Estimé à 35 Md USD, cet accord représente 21% des réserves du champ Léviathan, soit 130 Md de m³ sur 15 ans, et constitue le plus important contrat d’exportation gazière jamais signé par Israël. Le montant du contrat repose sur l’hypothèse que l’acheteur égyptien consommera l’intégralité des quantités prévues, ainsi que sur les projections du prix du gaz naturel et du Brent sur la période d’approvisionnement. Le prix négocié, fixé à 7,6 USD/MBtu, est supérieur de 30% à celui appliqué au premier trimestre 2025 pour les importations égyptiennes en provenance de Léviathan (5,83 USD/MBtu). Il demeure toutefois inférieur aux 12-13 USD/MBtu payés par les autorités égyptiennes pour leurs importations de GNL, dont le coût devrait continuer à croître sous l’effet de la demande européenne qui cherche à compenser la baisse des livraisons russes. Le contrat prévoit en outre un mécanisme de mise à jour des prix sur toute sa durée.

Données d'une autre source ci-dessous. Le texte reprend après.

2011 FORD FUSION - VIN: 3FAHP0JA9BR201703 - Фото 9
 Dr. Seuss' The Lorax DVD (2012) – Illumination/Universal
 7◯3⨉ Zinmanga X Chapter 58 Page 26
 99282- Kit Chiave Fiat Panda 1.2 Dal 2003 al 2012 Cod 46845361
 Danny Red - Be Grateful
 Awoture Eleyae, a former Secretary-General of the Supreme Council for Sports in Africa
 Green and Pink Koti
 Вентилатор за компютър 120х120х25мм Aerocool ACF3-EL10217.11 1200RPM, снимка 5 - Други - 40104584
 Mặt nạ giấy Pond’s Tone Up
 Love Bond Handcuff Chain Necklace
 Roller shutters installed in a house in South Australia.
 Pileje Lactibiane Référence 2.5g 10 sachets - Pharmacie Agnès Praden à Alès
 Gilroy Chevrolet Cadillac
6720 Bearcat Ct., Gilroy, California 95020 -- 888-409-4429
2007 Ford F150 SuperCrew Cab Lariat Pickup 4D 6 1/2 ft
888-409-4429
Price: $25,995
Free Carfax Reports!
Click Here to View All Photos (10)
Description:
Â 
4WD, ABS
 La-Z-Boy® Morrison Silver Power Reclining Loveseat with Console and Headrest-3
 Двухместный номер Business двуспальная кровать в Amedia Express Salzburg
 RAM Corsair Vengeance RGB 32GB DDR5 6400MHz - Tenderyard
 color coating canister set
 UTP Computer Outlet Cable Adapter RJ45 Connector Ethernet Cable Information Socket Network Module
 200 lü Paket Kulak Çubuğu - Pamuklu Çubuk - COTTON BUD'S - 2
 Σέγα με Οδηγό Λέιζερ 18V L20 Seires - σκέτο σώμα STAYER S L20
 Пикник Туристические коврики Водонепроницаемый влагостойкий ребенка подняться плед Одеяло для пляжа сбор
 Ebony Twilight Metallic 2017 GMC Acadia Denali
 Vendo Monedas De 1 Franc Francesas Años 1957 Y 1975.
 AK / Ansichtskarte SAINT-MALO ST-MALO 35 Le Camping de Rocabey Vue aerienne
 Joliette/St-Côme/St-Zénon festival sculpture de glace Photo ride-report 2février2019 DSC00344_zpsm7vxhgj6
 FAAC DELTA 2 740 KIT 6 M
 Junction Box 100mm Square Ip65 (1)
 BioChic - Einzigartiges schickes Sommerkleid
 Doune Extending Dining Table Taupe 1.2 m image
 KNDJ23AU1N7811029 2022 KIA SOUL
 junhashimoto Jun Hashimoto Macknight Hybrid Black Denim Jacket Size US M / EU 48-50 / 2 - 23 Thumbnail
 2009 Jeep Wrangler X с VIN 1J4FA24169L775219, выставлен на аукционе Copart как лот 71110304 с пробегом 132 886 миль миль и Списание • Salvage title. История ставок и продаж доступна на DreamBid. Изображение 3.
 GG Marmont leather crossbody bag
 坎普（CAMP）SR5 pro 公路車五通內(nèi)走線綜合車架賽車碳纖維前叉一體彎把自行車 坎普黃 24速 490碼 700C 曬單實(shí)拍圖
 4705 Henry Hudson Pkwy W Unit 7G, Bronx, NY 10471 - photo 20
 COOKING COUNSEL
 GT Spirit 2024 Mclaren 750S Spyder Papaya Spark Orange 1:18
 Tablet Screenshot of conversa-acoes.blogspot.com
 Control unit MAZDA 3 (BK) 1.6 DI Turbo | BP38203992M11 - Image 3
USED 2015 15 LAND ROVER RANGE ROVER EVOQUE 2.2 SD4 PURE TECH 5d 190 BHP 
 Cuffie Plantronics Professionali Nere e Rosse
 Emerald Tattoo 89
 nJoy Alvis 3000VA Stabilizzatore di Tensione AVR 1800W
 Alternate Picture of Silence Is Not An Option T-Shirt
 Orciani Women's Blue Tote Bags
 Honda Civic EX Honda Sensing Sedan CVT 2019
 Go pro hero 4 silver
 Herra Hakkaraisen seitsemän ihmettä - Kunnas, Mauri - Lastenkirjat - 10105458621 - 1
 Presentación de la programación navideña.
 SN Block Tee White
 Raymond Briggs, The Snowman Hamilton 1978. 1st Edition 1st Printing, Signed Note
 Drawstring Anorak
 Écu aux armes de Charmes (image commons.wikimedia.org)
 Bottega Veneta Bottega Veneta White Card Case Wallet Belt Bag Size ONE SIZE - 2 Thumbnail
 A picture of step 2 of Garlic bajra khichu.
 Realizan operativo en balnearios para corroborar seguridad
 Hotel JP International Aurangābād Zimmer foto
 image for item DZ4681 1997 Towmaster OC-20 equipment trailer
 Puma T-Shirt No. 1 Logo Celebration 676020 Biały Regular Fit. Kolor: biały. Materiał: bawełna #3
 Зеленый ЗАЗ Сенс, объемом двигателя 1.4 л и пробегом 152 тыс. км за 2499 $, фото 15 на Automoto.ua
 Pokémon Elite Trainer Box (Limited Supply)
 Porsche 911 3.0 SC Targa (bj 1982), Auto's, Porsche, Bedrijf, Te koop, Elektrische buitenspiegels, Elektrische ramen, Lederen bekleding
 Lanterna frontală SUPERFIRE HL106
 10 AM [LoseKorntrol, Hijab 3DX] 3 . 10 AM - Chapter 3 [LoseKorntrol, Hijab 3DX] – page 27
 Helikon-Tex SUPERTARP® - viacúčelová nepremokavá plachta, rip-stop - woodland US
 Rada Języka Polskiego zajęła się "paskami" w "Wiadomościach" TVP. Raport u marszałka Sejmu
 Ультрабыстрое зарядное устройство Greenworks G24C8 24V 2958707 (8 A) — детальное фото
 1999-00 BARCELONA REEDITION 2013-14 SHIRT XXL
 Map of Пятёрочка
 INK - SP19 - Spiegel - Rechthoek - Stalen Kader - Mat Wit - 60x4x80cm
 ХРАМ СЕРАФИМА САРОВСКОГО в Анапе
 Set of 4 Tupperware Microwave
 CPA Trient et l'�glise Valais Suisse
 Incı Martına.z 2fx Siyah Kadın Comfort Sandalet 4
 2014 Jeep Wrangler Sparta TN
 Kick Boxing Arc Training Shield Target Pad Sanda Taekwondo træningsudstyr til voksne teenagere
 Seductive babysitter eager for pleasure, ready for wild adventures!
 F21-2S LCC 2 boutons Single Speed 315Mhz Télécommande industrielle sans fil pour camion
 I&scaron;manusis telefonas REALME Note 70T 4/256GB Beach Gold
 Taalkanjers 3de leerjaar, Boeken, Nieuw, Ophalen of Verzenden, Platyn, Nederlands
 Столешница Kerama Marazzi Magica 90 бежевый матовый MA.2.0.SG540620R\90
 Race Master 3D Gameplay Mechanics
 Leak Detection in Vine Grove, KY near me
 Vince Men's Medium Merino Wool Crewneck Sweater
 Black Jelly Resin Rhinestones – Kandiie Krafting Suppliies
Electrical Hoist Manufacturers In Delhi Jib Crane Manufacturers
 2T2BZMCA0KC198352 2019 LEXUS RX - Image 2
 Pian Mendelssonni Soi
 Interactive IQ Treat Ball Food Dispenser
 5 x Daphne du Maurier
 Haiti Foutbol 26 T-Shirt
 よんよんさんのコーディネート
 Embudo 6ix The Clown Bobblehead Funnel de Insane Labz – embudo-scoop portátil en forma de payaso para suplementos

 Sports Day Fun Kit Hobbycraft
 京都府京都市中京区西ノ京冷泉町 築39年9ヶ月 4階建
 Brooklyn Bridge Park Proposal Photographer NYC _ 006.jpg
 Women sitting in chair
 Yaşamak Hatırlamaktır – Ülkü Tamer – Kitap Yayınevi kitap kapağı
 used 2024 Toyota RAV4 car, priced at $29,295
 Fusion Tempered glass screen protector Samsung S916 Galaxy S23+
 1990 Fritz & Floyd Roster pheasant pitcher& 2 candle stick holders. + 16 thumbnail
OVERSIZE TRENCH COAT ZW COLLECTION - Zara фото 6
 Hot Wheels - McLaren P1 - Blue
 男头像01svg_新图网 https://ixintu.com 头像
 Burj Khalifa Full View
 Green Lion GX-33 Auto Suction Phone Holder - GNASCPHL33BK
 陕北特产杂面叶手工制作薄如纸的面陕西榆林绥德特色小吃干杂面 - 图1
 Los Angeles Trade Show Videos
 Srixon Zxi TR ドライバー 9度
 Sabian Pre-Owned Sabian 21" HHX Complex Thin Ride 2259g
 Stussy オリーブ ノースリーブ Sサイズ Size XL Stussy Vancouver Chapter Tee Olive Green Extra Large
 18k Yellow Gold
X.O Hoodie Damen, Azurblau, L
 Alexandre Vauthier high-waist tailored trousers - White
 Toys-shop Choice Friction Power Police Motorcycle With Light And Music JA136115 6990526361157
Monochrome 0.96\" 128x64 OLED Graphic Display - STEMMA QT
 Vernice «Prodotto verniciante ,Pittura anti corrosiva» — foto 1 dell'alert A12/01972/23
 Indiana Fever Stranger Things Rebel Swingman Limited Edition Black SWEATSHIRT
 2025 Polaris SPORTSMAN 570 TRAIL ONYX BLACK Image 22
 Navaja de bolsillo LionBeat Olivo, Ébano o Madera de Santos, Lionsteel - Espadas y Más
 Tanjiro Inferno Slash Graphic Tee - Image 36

L’accord prévoit une hausse de l’approvisionnement de gaz israélien en l’Égypte en deux phases. La première, attendue en 2026, porte sur la vente de 20 Md m³, augmentant de 45% les livraisons journalières transitant par l’East Mediterranean Gas Pipeline (EMG).  Sa mise en œuvre est conditionnée à la construction d’un troisième gazoduc reliant le réservoir Léviathan à la plateforme de production, augmentant de 17% la capacité d’exploitation du champ. En parallèle, l’opérateur Israel Natural Gas Lines (INGL) devra avoir achevé l’extension offshore Ashdod–Ashkelon de l’EMG, portant sa capacité de 600 à 800 M pcj. La seconde phase, prévue pour 2029, prévoit la vente de 110 Md m³ supplémentaires d’ici 2040. Elle repose sur deux conditions : (i) l’adoption de la décision finale d’investissement pour la construction d’une nouvelle extension du champ Léviathan destinée à accroître ses capacités de près de 45% d’ici 2029, soit 2 Md pcj contre 1,4 Md pcj attendu en 2026 (les capacités de Léviathan s’élevaient en moyenne à 1,2 Md pcj en 2024) ; (ii) la conclusion d’un accord avec l’opérateur INGL sur le partage des capacités du futur gazoduc Nitzana (65 km, 600 M pcj), reliant le réseau gazier sud d’Israël à l’Égypte.